Por Alexandre Wolff
Arquiteto, urbanista e engenheiro de segurança do trabalho
Valencia, Espanha, 18 de março de 2020. Meu nome é Alexandre Wolff, sou arquiteto urbanista, engenheiro de segurança do trabalho, tenho 45 anos, sou brasileiro/alemão e resido em Valencia há pouco menos de um ano. Mas o mais importante é que me classifico como um humanista eternamente otimista.
Estou no quarto dia de um estado de exceção decretado pelo governo espanhol, aqui denominado “estado de alerta”, uma ferramenta constitucional que tira direitos de pessoas, empresas e sociedade em geral, a critério do Estado. Tal situação não é comum na sociedade democrática contemporânea, a não ser que a situação seja grave perante a todos — caso do coronavírus.
Pelo observado até o presente momento, estamos falando de algo que, ademais de impactar seriamente a saúde das pessoas, terá um impacto econômico tremendo. A sociedade do início do século 21 é muito distinta da sociedade que conhecíamos antes. A Europa não tem fronteiras devido ao Acordo de Schengen. O mundo encontra-se interligado entre pessoas. Ou seja, além da velocidade de propagação do vírus ser extremamente rápida, o mundo encontra-se interligado de uma forma nunca antes vista.
Como é possível observar aqui na Espanha, todos os comércios e serviços encontram-se fechados.
A Espanha é o pais que mais possui bares per capita no mundo, a vida e a socialização ocorrem em bares, restaurantes e em seu inúmeros espaços públicos. O espanhol é muito callejero — “rueiro”, como diríamos no Rio Grande do Sul. O fechamento desses espaços e a obrigatoriedade de ficar em casa é um golpe para qualquer ser humano. Para um espanhol, é uma facada em seu coração. Seu estilo de vida foi confiscado por um vírus, e por um período indeterminado...
Somando bares e restaurantes ao turismo, a economia é avaliada em torno de 120 bilhões de euros ao ano, algo em torno de 6% a 7% do PIB do país e mais de 1,7 milhões de pessoas empregadas. Quase 9% dos espanhóis trabalham nesses setores.
Os empresários ligados a hosteleria, como eles chamam o setor aqui, em sua grande maioria são pequenos e médios empresários, que muitas vezes trabalham em família ou tem um número pequeno de empregados.
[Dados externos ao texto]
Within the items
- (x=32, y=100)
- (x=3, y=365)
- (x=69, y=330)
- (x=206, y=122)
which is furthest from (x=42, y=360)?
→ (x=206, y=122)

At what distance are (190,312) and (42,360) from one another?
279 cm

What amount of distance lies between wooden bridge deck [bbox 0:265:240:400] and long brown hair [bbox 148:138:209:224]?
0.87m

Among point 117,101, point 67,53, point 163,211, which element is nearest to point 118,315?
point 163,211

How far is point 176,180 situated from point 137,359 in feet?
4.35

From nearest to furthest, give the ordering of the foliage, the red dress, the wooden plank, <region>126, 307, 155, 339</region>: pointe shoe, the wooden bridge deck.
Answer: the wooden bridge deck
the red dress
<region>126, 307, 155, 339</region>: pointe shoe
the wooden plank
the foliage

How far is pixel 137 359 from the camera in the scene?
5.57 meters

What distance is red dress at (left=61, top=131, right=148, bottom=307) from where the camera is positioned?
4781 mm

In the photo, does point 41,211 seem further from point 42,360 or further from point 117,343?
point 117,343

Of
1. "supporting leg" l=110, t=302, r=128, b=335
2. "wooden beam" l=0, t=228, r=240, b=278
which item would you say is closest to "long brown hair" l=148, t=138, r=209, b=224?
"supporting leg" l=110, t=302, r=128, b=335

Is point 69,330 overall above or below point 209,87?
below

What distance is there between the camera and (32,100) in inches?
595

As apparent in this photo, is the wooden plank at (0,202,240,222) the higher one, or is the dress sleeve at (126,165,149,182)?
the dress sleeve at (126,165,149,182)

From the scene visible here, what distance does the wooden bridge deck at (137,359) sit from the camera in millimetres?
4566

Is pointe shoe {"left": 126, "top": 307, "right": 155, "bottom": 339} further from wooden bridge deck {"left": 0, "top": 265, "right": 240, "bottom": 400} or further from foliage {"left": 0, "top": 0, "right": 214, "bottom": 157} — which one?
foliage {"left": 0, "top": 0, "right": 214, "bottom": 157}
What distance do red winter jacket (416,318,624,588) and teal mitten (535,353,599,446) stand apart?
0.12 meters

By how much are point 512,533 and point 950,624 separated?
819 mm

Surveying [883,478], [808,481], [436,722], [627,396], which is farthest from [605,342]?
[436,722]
Pagam aluguel, impostos, salários, e, tendo suas receitas travadas por um período ainda não determinado, seguramente passarão por dificuldades no retorno a suas atividades laborais.
O desafio é os governos não se acovardarem e traçarem um plano digno para a sociedade, ao invés de deixar na mão dos bancos as determinações de juros e prazos e para quem será emprestado o dinheiro. Sob pena de enforcar ainda mais o pequeno e médio empresário.
Usei esse setor como exemplo. Mas podemos vislumbrar tal situação em outras atividades, oficinas mecânicas, lojas de roupas, companhias aéreas, salões de beleza e estética, fábricas de aço e de plástico (por mais politicamente incorretas que sejam), indústrias química, automotiva e aeronáutica e todas as suas cadeias de fornecimentos. Por fim, não existirá setor que não seja impactado.
Após a Segunda Guerra Mundial, os EUA injetaram US$ 14 bilhões na Europa para reerguê-la com o Plano Marshall — valor atualizado até 2018 com base na inflação. Não sou economista, mas posso dizer que esse montante, hoje, não daria para tapar a cárie de um dente, que dirá fazer o mundo sorrir novamente.
O desafio é os governos não se acovardarem e traçarem um plano digno para a sociedade, ao invés de deixar na mão dos bancos as determinações de juros e prazos e para quem será emprestado o dinheiro. Sob pena de enforcar ainda mais o pequeno e médio empresário, uma vez que, quanto aos grandes, há interesses para não quebrarem. Os conceitos de Adam Smith de regulação natural do mercado não devem ser aplicados agora.
Vejo uma oportunidade de quebra de paradigma, mas, para isso, os governantes teriam que governar com o coração. Com humanidade. É chegada a hora de a sociedade que se encontra em quarentena começar a pressionar os governantes nesse sentido. Precisaremos de prazo para pagar impostos que atrasarão, empréstimos e juros baixos.
Para muitos, isso soará utópico. Acredito que seja mais humano. E menos monetário. Seria lindo ver o mundo florescer novamente, com força e esperança justamente em um momento tão difícil que se avizinha.